» **EXERCISE PROMPT**
Recast the data from the line containing "How great is" down to the line containing "4419 millimetres", both included, as a two-column CSV with the headers input and answer. Use one row per text-and-answer pair, and put each value in a single quoted field with its line breaks replaced by spaces.

■ ■ ■

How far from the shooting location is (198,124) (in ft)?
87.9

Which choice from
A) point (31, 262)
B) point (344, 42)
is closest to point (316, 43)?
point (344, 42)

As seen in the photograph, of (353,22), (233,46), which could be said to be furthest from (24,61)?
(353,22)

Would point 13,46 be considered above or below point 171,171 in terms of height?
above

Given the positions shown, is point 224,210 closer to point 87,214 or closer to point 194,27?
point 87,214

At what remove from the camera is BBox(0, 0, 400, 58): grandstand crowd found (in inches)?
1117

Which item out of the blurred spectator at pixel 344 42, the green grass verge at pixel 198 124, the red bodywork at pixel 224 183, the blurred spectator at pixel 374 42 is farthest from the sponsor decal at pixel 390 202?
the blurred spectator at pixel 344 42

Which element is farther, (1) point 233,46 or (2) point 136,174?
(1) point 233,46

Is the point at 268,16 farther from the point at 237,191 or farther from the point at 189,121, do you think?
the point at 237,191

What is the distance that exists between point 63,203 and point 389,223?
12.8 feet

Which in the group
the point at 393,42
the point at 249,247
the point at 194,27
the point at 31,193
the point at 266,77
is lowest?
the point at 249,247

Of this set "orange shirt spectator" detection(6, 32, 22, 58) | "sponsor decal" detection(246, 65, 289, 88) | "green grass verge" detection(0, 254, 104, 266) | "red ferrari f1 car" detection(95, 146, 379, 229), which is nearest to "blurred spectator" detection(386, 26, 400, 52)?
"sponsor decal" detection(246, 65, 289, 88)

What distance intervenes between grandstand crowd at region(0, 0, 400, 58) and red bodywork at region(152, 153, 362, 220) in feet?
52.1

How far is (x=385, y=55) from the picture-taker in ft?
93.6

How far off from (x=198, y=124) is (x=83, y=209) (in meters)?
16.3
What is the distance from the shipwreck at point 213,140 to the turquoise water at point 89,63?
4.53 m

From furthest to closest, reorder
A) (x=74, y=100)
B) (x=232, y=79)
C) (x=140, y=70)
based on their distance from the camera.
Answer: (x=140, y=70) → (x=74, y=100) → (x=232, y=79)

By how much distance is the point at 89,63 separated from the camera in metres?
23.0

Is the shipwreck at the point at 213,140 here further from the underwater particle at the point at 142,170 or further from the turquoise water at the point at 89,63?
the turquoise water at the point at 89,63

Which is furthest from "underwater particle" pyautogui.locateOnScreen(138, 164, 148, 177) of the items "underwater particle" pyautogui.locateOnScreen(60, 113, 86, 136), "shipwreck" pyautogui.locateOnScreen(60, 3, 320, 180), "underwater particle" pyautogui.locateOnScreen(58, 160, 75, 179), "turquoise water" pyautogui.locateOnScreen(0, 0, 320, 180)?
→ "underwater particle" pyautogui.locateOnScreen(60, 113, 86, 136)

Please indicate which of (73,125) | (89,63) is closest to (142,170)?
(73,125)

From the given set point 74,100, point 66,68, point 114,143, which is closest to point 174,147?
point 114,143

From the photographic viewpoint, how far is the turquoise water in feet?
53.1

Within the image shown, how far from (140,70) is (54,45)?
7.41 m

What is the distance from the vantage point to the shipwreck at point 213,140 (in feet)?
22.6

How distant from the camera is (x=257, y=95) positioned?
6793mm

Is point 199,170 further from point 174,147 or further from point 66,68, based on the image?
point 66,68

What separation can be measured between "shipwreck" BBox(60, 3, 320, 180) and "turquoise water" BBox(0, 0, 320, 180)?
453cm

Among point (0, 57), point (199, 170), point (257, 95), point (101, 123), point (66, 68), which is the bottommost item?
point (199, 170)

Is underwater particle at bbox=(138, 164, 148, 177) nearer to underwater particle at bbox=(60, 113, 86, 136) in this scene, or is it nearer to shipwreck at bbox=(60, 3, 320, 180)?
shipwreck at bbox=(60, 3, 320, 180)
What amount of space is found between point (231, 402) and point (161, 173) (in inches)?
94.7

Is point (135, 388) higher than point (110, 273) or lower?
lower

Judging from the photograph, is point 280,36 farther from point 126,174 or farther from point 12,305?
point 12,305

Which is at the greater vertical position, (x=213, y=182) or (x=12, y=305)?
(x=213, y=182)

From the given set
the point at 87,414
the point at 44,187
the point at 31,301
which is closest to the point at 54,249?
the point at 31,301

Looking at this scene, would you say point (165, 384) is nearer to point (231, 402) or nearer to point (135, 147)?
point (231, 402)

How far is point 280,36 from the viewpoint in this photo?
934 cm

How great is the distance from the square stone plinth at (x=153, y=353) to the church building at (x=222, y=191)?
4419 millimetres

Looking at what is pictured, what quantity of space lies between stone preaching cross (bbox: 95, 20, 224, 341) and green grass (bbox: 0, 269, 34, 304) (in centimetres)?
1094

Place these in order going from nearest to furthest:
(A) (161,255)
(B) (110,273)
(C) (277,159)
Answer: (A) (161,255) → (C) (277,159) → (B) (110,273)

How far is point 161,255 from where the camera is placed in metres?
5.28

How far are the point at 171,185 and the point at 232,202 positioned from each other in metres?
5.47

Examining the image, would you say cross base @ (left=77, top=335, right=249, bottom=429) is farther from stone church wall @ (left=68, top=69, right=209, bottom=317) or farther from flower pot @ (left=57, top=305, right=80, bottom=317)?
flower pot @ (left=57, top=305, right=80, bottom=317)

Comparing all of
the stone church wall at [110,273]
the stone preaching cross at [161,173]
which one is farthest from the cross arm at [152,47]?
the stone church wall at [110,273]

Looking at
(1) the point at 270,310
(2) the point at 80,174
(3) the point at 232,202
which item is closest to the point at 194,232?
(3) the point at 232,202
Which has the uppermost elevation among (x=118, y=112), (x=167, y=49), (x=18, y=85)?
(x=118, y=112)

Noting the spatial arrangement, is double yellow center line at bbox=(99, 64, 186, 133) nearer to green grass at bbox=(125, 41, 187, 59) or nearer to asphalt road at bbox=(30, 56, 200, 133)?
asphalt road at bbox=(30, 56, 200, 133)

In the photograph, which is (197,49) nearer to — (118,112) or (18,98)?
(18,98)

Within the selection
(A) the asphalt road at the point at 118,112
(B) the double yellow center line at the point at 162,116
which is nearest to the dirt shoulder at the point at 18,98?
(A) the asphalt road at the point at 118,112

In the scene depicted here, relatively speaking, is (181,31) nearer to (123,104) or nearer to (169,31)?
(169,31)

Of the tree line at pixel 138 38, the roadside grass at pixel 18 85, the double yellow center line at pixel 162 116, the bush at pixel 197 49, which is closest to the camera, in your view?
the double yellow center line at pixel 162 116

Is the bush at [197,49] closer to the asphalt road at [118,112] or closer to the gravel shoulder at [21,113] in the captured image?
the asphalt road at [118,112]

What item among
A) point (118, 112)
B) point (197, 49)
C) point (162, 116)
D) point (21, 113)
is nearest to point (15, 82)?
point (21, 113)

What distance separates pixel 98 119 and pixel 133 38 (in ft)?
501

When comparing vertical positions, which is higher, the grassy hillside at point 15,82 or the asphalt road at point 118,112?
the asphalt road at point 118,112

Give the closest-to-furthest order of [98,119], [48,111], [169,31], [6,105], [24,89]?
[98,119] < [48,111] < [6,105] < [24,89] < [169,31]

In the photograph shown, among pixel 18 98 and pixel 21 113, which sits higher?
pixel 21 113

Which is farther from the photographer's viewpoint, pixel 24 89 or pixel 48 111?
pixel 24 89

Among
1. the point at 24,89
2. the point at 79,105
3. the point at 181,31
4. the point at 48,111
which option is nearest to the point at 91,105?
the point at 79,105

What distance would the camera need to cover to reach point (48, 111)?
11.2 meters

■ ■ ■

» **RESULT**
input,answer
"How great is the distance from the square stone plinth at (x=153, y=353) to the church building at (x=222, y=191)?","4419 millimetres"